Saved entries
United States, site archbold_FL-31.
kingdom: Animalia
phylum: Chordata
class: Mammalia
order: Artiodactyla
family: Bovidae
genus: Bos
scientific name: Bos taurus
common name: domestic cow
* * *
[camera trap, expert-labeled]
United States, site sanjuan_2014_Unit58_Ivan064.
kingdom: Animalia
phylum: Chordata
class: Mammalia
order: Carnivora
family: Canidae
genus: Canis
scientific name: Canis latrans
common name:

**What is expected**: Pull every line containing the word "States" out of the entries above.

**Solution for this task**:
United States, site archbold_FL-31.
United States, site sanjuan_2014_Unit58_Ivan064.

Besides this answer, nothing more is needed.